Basically, on the initial parse every 1000 lines or so copy the parse state into a side-buffer for that line. When a change is made to the text, because of the way Sublime Text grammars work (and languages in general), only the highlighting after that change can be affected. Thus when a change is made to the text, search backwards in the parse state cache for the last state before the edit, then kick off a background task to start re-highlighting from there. Once the background task highlights past the end of the current editor viewport, render the new changes and continue re-highlighting the rest of the file in the background.

This way from the time the edit happens to the time the new colouring gets rendered in the worst case only 999+length of viewport lines must be re-highlighted. Given the speed of syntect even with a long file and the most complicated syntax and theme this should take less than 100ms. This is enough to re-highlight on every key-stroke of the world's fastest typist in the worst possible case. And you can reduce this asymptotically to the length of the viewport by caching parse states more often, at the cost of more memory.

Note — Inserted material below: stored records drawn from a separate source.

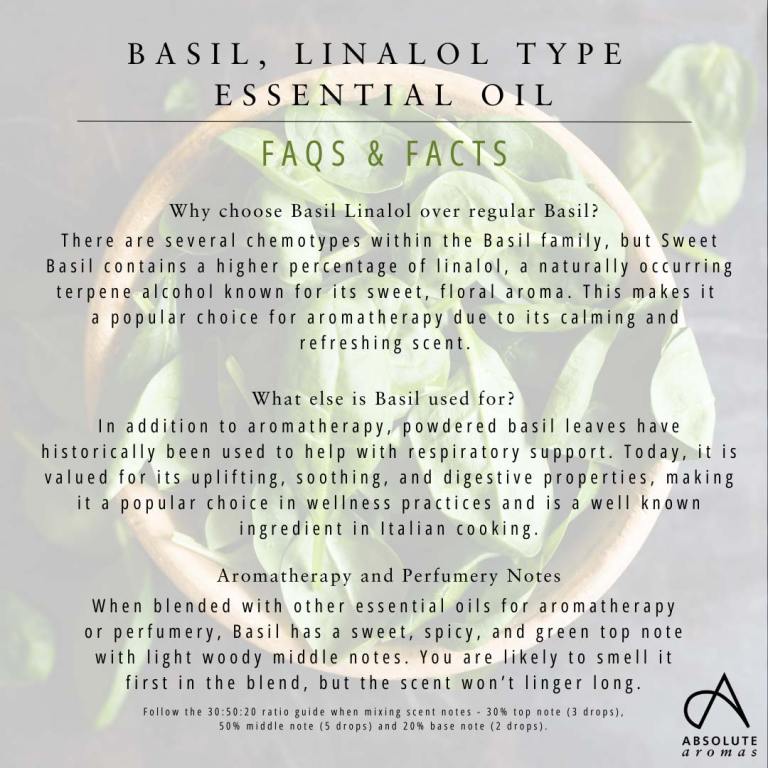 BASIL, LINALOL TYPE
ESSENTIAL OIL

FAQS & FACTS

Why choose Basil Linalol over regular Basil?

There are several chemotypes within the Basil family, but Sweet Basil contains a higher percentage of linalol, a naturally occurring terpene alcohol known for its sweet, floral aroma. This makes it a popular choice for aromatherapy due to its calming and refreshing scent.

What else is Basil used for?

In addition to aromatherapy, powdered basil leaves have historically been used to help with respiratory support. Today, it is valued for its uplifting, soothing, and digestive properties, making it a popular choice in wellness practices and is a well known ingredient in Italian cooking.

Aromatherapy and Perfumery Notes

When blended with other essential oils for aromatherapy or perfumery, Basil has a sweet, spicy, and green top note with light woody middle notes. You are likely to smell it first in the blend, but the scent won't linger long.

Follow the 30:50:20 ratio guide when mixing scent notes - 30% top note (3 drops), 50% middle note (5 drops) and 20% base note (2 drops).

ABSOLUTE
aromas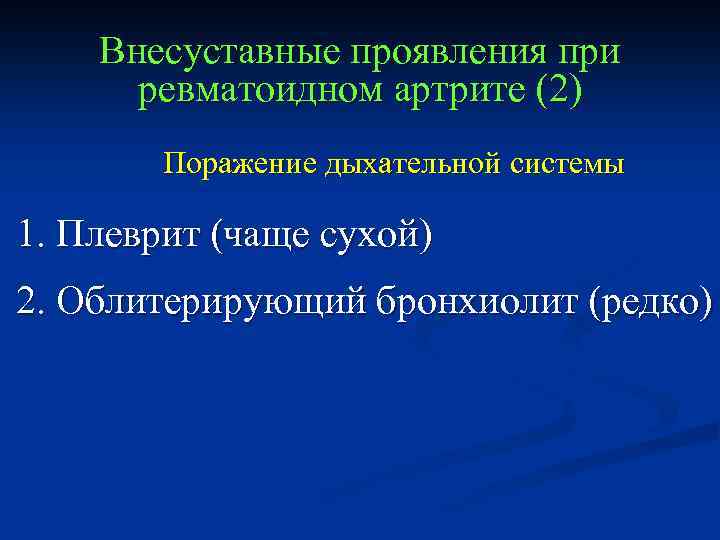 Внесуставные проявления при ревматоидном артрите (2)

Поражение дыхательной системы

1. Плеврит (чаще сухой)

2. Облитерирующий бронхиолит (редко)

Any time the file is changed the latest cached state is found, the cache is cleared after that point, and a background job is started. Any already running jobs are stopped because they would be working on old state. This way you can just have one thread dedicated to highlighting that is always doing the most up-to-date work, or sleeping.

Examples Available

There's a number of examples of programs that use syntect in the examples folder and some code outside the repo:

  • syncat prints a highlighted file to the terminal using 24-bit colour ANSI escape codes. It demonstrates a simple file highlighting workflow.
  • synhtml prints an HTML file that will display the highlighted code. Demonstrates how syntect could be used by web servers and static site generators.
  • synstats collects a bunch of statistics about the code in a folder. Includes basic things like line count but also fancier things like number of functions. Demonstrates how syntect can be used for code analysis as well as highlighting, as well as how to use the APIs to parse out the semantic tokenization.
  • faiyels is a little code minimap visualizer I wrote that uses syntect for highlighting.

Here's that stats that synstats extracts from syntect's codebase (not including examples and test data) as of this commit:

################## Stats ###################
File count:                               19
Total characters:                     155504

Function count:                          165
Type count (structs, enums, classes):     64

Code lines (traditional SLOC):          2960
Total lines (w/ comments & blanks):     4011
Comment lines (comment but no code):     736
Blank lines (lines-blank-comment):       315

Lines with a documentation comment:      646
Total words written in doc comments:    4734
Total words written in all comments:    5145
Characters of comment:                 41099

License and Acknowledgements

Thanks to Textmate 2 and @defuz's sublimate for the existing open source code I used as inspiration and in the case of sublimate's tmTheme loader, copy-pasted. All code (including defuz's sublimate code) is released under the MIT license.